By Ryan Kunz, Church Magazines
Since the Church joined the Measles Initiative and Partnership in 2003, thousands of Church members have helped in the effort to eliminate the disease.
Measles is a contagious illness that attacks the respiratory system and can cause rashes, pneumonia, inflammation of the brain, and other complications. It is often fatal. According to the Measles Initiative, an estimated 540 children a day died from the disease in 2007. Malnourished and unimmunized children are most at risk from measles. However, the disease can be easily prevented with a vaccine that costs less than US $1 to treat each child.
A group of humanitarian organizations—the American Red Cross, the United Nations Foundation, U.S. Centers for Disease Control and Prevention, UNICEF, and the World Health Organization—founded the Measles Initiative and Partnership in 2001 with the goal of reducing the number of deaths due to measles worldwide by 90 percent.

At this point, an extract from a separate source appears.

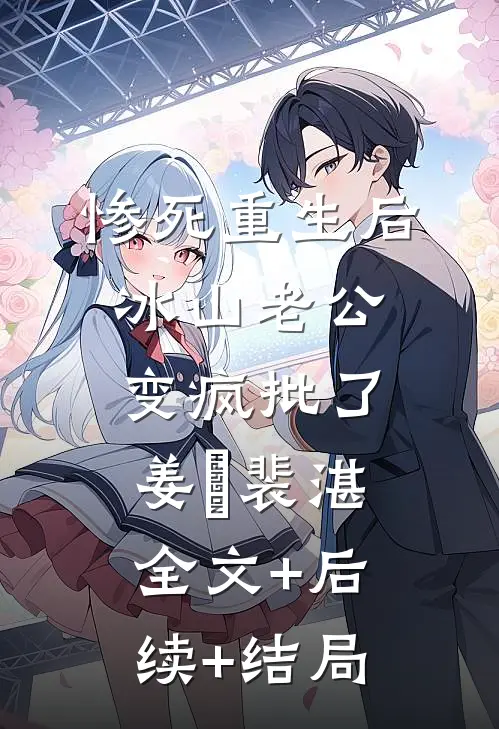 惨死重生后，冰山老公变疯批了姜婳裴湛:全文+后续+结局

As part of the Church’s commitment to the initiative, which included a $3 million donation, the First Presidency invited Church members in affected countries, under the direction of local priesthood and Relief Society leaders, to participate in getting the word out and helping with the vaccinations. From 2003 to 2011, 59,000 Church members around the world have provided more than 750,000 hours of service in 34 countries in Africa, Asia, and Central and South America.
More than 25 Church-service missionary couples support these campaigns. Working on-site from one to two months, these couples coordinate with priesthood and Relief Society leaders, ministries of health, and other partnering organizations to provide volunteer support for various aspects of the campaign. The immunization campaigns supported by the Church are vaccinations again measles, pneumococcal, and rotavirus.
Although Church members don’t purchase or directly administer the vaccines, they canvass neighborhoods to hand out information sheets, hang street posters and banners, help at vaccination posts, and develop radio and TV spots. One young returned missionary composed a musical jingle for the campaign in Madagascar. This jingle has been translated and sung in 30 languages on dozens of radio stations in most countries where the campaign has taken place.
Although the efforts of the campaign have improved many lives, not all the benefits have been physical. Namibia resident Olavi Ndafediva’s sister, who is a member of the Church, volunteered in the local campaign in 2006. One day she told Olavi she couldn’t make it and asked him to go in her place. “After that day,” he said, “I decided I had to find out more about a church that helped my people so much.” After joining the Church, Brother Ndafediva participated in the 2009 campaign.
Cape Verde, a string of islands a few hundred miles off the coast of western Africa, is one of the many countries where Church members volunteered. In the March 2009 campaign, members helped make possible the vaccinations of more than 50,000 children. More than 600 members in Cape Verde volunteered 4,200 hours to promote the campaign door-to-door.
“We had a great involvement of people from the six islands where the Church has branches, especially the youth and young single adults,” said Isias Barreto da Rosa, second counselor in the Cape Verde Praia Mission presidency. “This measles program has definitely broadened our view regarding what we can do to get involved in the resolution of problems in our communities.”